:: Text shown
But if we now turn to consider what are the results yielded by the best minds pondering these questions in the light of the eminently accessible experiences provided by the Arts, we discover an almost empty garner. A few conjectures, a supply of admonitions, many acute isolated observations, some brilliant guesses, much oratory and applied poetry, inexhaustible confusion, a sufficiency of dogma, no small stock of prejudices, whimsies and crotchets, a profusion of mysticism, a little genuine speculation, sundry stray inspirations, pregnant hints and random aperçus; of such as these, it may be said without exaggeration, is extant critical theory composed.

A few specimens of the most famous utterances of Aristotle, Longinus, Horace, Boileau, Dryden, Addison, Wordsworth, Coleridge, Carlyle, Matthew Arnold, and some more modern authors, will justify this assertion. “All men naturally receive pleasure from imitation.” “Poetry is chiefly conversant about general truth.” “It demands an enthusiasm allied to madness; transported out of ourselves we become what we imagine.” “Beautiful words are the very and peculiar light of the mind.” “Let the work be what you like, provided it has simplicity and unity.” “De Gustibus. . .” “Of writing well right thinking is the beginning and the fount.” “We must never separate ourselves from Nature.” “Delight is the chief, if not the only end; instruction can be admitted but in the second place.” “The pleasures of Fancy are more conducive to health than those of the understanding.” “The spontaneous overflow of powerful feeling.” “The best words in the best order.” “The whole soul of man in activity.” “Unity in variety.” “The synthetic and magical power of the imagination.” “The eye on the object.” “The disimprisonment of the soul of fact.” “The identification of content and form.” “A criticism of Life.” “Empathy favourable to our existence.” “Significant form.” “The expression of impressions,” etc. etc.

Such are the pinnacles, the apices of critical theory, the heights gained in the past by the best thinkers in their attempt to reach explanations of the value of the arts. Some of them, many of them indeed, are profitable starting-points for reflection, but neither together, nor singly, nor in any combination do they give what is required. Above them and below them, around and about them can be found other things of value, of service for the appreciation of particular poems and works of art; comment, elucidation, appraisal, much that is fit occupation for the contemplative mind. But apart from hints such as have been cited, no explanations. The central question, What is the value of the arts, why are they worth the devotion of the keenest hours of the best minds, and what is their place in the system of human endeavours? is left almost untouched, although without some clear view it would seem that even the most judicious critic must often lose his sense of position.
::::
:: Given data
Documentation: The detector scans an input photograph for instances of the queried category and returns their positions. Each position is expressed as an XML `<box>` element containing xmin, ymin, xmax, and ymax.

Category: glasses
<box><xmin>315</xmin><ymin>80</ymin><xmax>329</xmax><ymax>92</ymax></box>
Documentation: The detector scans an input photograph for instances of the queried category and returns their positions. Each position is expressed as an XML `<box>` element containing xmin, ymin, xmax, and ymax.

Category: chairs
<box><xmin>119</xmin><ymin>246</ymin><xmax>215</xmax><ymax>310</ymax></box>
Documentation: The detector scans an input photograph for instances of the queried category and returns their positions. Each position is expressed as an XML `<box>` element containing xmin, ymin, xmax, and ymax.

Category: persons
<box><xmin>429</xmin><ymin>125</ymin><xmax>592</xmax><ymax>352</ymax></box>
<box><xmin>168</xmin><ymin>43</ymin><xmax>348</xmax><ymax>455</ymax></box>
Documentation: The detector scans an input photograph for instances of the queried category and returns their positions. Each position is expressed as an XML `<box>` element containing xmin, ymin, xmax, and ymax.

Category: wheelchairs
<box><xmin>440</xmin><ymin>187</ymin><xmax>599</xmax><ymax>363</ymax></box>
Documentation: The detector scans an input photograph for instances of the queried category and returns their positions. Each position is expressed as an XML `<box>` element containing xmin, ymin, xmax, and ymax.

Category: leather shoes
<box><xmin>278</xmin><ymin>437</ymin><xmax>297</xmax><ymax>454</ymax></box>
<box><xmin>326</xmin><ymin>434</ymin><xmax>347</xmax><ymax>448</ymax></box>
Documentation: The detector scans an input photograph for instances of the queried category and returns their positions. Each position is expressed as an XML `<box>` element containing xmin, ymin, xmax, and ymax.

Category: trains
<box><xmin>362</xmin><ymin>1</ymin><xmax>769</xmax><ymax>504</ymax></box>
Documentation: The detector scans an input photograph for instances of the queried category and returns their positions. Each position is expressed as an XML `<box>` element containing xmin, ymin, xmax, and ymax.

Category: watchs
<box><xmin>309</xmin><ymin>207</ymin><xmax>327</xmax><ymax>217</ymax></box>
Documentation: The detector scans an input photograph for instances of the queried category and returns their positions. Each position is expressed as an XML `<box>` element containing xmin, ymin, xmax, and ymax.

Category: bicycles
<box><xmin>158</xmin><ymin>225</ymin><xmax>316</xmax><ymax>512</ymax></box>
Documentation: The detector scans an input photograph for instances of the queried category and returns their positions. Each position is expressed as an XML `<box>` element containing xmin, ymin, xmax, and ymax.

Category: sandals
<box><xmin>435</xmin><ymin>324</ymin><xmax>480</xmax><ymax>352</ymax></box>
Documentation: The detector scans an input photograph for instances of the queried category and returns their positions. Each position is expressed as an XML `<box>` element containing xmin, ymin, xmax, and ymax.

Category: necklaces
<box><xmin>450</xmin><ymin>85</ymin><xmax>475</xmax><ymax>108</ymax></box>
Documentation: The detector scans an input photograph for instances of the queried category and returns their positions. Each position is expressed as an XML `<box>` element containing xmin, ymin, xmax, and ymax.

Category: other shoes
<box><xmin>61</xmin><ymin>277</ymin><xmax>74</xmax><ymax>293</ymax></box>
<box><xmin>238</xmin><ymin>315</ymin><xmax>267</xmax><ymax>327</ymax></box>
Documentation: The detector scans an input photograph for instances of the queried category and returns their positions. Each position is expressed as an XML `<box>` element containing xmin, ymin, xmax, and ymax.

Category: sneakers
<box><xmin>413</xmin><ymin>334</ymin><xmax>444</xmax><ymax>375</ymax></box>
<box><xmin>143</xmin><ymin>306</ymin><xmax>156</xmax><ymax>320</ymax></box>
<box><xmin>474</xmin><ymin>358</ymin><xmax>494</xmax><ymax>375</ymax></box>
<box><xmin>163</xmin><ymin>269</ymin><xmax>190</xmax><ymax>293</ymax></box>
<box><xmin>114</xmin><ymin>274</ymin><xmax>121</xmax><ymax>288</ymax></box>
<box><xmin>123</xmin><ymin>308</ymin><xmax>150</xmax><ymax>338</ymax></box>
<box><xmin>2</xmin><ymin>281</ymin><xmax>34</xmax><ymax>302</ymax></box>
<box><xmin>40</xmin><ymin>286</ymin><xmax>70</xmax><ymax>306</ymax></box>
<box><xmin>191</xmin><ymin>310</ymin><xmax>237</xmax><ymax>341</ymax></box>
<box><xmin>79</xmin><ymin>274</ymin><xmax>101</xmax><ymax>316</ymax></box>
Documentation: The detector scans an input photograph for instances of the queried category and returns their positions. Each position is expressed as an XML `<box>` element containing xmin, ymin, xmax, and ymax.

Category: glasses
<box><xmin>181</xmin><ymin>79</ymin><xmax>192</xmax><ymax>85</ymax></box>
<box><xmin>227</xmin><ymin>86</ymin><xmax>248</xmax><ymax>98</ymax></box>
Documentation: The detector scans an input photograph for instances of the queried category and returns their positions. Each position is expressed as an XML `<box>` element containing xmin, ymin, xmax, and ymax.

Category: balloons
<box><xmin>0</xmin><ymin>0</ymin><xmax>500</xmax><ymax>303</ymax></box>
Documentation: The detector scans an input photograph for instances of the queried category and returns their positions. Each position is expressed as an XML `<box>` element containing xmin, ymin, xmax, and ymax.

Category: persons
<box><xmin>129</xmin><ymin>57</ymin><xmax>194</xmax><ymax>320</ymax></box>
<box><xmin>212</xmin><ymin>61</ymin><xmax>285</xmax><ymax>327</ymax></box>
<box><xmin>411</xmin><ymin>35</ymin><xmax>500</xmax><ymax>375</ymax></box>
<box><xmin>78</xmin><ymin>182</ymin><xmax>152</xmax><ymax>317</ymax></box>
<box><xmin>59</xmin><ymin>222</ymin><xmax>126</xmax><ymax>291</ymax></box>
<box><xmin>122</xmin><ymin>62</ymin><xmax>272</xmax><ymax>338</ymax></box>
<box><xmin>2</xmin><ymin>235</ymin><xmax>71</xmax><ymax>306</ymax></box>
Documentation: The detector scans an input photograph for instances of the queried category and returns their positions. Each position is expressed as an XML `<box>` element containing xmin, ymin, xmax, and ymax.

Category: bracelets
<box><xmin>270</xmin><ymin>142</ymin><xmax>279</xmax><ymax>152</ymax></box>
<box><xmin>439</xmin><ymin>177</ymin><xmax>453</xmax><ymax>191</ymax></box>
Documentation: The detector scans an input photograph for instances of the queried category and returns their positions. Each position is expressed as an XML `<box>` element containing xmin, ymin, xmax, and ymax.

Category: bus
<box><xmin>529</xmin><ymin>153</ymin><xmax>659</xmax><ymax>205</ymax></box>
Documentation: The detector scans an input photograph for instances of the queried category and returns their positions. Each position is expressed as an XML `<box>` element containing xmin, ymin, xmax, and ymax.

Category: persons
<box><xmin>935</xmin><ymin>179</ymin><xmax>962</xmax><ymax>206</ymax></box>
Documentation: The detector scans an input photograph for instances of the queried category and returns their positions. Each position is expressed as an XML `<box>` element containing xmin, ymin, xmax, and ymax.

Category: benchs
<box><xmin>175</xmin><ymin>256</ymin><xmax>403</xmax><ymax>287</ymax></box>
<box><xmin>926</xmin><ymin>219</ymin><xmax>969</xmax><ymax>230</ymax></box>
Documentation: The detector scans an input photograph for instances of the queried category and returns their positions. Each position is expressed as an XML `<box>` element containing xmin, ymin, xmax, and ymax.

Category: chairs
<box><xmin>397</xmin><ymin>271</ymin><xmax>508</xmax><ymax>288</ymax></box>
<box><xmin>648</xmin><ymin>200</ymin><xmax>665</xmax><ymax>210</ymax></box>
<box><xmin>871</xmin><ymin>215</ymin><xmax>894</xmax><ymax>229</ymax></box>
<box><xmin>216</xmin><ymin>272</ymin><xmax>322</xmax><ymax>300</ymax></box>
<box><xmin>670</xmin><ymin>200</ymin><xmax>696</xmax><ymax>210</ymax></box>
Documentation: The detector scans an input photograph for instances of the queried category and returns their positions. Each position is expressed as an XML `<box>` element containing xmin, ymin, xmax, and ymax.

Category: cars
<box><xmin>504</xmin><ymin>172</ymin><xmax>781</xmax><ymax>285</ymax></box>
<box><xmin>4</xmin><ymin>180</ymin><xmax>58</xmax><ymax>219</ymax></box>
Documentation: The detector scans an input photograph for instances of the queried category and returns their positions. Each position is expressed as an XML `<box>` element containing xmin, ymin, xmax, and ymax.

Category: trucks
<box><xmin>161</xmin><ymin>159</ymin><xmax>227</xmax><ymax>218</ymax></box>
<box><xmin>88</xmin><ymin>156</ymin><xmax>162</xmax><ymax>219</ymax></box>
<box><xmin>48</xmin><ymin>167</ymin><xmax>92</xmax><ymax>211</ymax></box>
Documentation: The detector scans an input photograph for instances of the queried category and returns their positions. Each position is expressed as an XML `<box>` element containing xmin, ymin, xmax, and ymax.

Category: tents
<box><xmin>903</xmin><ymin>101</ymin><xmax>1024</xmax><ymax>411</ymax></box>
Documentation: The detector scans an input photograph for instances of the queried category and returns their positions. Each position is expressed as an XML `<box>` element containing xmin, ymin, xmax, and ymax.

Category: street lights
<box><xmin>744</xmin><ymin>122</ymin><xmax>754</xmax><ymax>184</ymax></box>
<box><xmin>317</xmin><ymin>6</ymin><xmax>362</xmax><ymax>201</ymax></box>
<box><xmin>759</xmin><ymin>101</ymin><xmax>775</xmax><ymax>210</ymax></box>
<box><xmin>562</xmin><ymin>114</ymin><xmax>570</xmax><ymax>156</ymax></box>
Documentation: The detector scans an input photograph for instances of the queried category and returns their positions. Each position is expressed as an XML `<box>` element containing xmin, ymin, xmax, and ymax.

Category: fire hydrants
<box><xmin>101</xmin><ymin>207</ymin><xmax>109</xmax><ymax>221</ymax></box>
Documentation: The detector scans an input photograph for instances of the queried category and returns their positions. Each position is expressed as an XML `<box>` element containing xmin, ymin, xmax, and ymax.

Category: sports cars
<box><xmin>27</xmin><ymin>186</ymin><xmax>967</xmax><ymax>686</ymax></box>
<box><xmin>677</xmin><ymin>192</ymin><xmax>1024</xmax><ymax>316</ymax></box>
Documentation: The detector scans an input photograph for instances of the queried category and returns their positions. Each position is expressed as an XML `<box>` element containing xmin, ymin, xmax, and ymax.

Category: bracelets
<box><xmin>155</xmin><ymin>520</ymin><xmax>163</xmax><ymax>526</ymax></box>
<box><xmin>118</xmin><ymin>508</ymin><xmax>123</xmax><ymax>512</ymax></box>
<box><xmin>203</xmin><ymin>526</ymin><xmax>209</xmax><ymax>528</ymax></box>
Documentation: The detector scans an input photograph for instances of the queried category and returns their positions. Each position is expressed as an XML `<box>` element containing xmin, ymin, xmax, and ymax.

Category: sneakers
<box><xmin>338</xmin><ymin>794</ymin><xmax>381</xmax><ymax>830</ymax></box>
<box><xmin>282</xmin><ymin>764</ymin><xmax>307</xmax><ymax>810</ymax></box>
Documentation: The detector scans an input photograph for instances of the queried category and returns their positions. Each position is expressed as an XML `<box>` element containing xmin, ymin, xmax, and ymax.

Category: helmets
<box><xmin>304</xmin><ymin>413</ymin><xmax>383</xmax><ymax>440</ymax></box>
::::
Exercise —
Write the next part of the passage on critical theory and the value of the arts, beginning after its final sentence. The lines in the dataset entries are separate material and have no connection to the passage on critical theory.

Answer to the problem —
But perhaps the literature of Criticism is the wrong place in which to expect such an inquiry. Philosophers, Moralists and Æstheticians are perhaps the competent authorities? There is certainly no lack of treatises upon the Good and the Beautiful, upon Value and upon the Æsthetic State, and the treasures of earnest endeavour lavished upon these topics have not been in vain. Those investigators who have relied upon Reason, upon the Select Intuition and the Ineluctable Argument, who have sat down without the necessary facts to think the matter out, have at least thoroughly discredited a method which apart from their labours would hardly have been suspected of the barrenness it has shown. And those who, following Fechner, have turned instead to the collection and analysis of concrete, particular facts and to empirical research into æsthetics have supplied a host of details to psychology. In recent years especially, much useful information upon the processes which make up the appreciation of works of art has been skilfully elicited. But it is showing no ingratitude to these investigators if we point out certain defects of almost all experimental work on æsthetics, which make their results at best of only indirect service to our wider problems.

The most obvious of these concerns their inevitable choice of experiments. Only the simplest human activities are at present amenable to laboratory methods. Æstheticians have therefore been compelled to begin with as simple forms of ‘æsthetic choice’ as can be devised. In practice, line-lengths and elementary forms, single notes and phrases, single colours and simple collocations, nonsense syllables, metronomic beats, skeleton rhythms and metres and similar simplifications have alone been open to investigation. Such more complex objects as have been examined have yielded very uncertain results, for reasons which anyone who has ever both looked at a picture or read a poem and been inside a psychological laboratory or conversed with a representative psychologist will understand.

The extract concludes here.